#### STUDY QUESTIONS
1. In the email thread about O_DIRECT alignment, what goes wrong when an O_DIRECT opened file is accessed with a buffer that is PAGE_SIZE aligned + 512 bytes?
2. Continue the email thread about O_DIRECT alignment, starting right after its final line.

*** DOCUMENT SEGMENT

Thanks for the pointers to that, I'll follow along with it.

greg k-h

Re: open(2) says O_DIRECT works on 512 byte boundries?

[Greg KH]

On Thu, Jan 29, 2009 at 04:10:39PM +0900, KOSAKI Motohiro wrote:
> (CC to andrea)
> 
> > On Wed, 28 Jan 2009 13:33:22 -0800
> > Greg KH <greg@kroah.com> wrote:
> > 
> > > In looking at open(2), it says that O_DIRECT works on 512 byte boundries
> > > with the 2.6 kernel release:
> > > 	Under Linux 2.4, transfer sizes, and the alignment of the user
> > > 	buffer and  the file offset must all be multiples of the logical
> > > 	block size of the file system.  Under Linux 2.6, alignment  to
> > > 	512-byte  boundaries suffices.
> > > 
> > > However if you try to access an O_DIRECT opened file with a buffer that
> > > is PAGE_SIZE aligned + 512 bytes, it fails in a bad way (wrong data is
> > > read.)
> > > 
> > 
> > IIUC, it's not related to 512bytes boundary. Just a race between
> > direct-io v.s. copy-on-write. Copy-on-Write while reading a page via DIO
> > is a problem.
> 
> Yes.
> Greg's reproducer is a bit misleading.

******
*** DATA FOR ANALYSIS

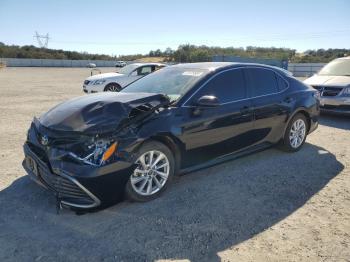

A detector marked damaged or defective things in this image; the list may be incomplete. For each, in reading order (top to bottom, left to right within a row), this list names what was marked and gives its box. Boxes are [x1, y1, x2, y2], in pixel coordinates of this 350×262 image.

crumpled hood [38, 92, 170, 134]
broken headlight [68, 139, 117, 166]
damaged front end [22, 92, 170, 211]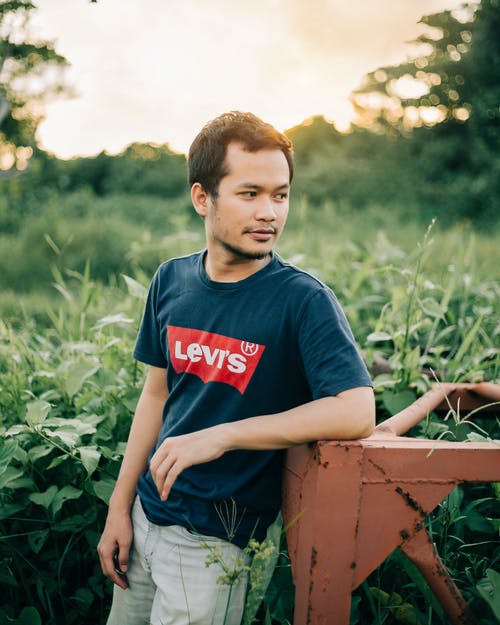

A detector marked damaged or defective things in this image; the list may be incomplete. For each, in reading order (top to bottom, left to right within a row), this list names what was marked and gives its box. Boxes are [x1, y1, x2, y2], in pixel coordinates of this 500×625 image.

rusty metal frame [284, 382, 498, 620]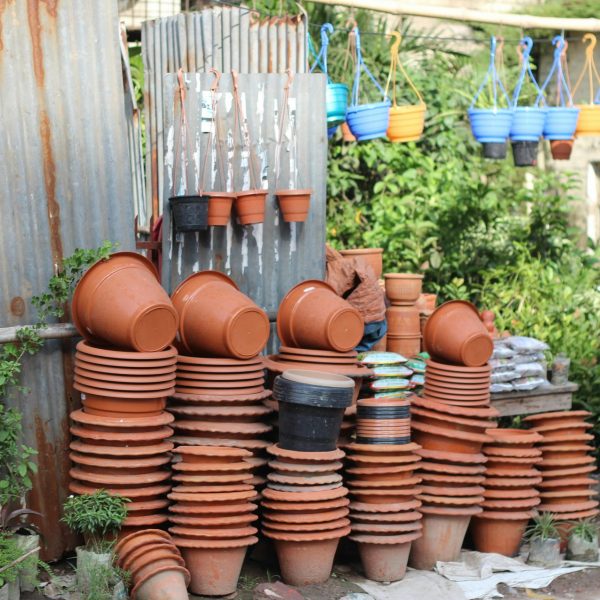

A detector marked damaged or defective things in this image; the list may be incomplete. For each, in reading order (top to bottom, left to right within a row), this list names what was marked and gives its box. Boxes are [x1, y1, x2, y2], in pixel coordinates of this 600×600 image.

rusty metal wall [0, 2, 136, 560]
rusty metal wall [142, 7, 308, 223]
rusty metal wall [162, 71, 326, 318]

******

#### EXPECTED RESULTS
1. It fails in a bad way: wrong data is read.

2.
> 
> >	    for (j = 0; j < workers; j++) {
> >		worker[j].offset = offset + j * PAGE_SIZE;
> >		worker[j].buffer = buffer + align + j * PAGE_SIZE;
> >		worker[j].length = PAGE_SIZE;
> >	    }
> 
> this code mean,
>   - if align == 0, reader thread touch only one page.
>     and the page is touched only one thread.
>   - if align != 0, reader thread touch two page.
>     and the page is touched two thread.
> 
> then, race is happend if align != 0.
> We discussed this issue with andrea last month.
> ("Corruption with O_DIRECT and unaligned user buffers" thread)
> 
> As far as I know, he is working on fixing this issue now.

Thanks for the pointers, I'll go read the thread and follow up there.

greg k-h

Re: open(2) says O_DIRECT works on 512 byte boundries?

[Andrea Arcangeli]

Hi Greg!

> Thanks for the pointers, I'll go read the thread and follow up there.

If you also run into this final fix is attached below. Porting to
mainline is a bit hard because of gup-fast... Perhaps we can use mmu
notifiers to fix gup-fast... need to think more about it then I'll
post something.

Please help testing the below on pre-gup-fast kernels, thanks!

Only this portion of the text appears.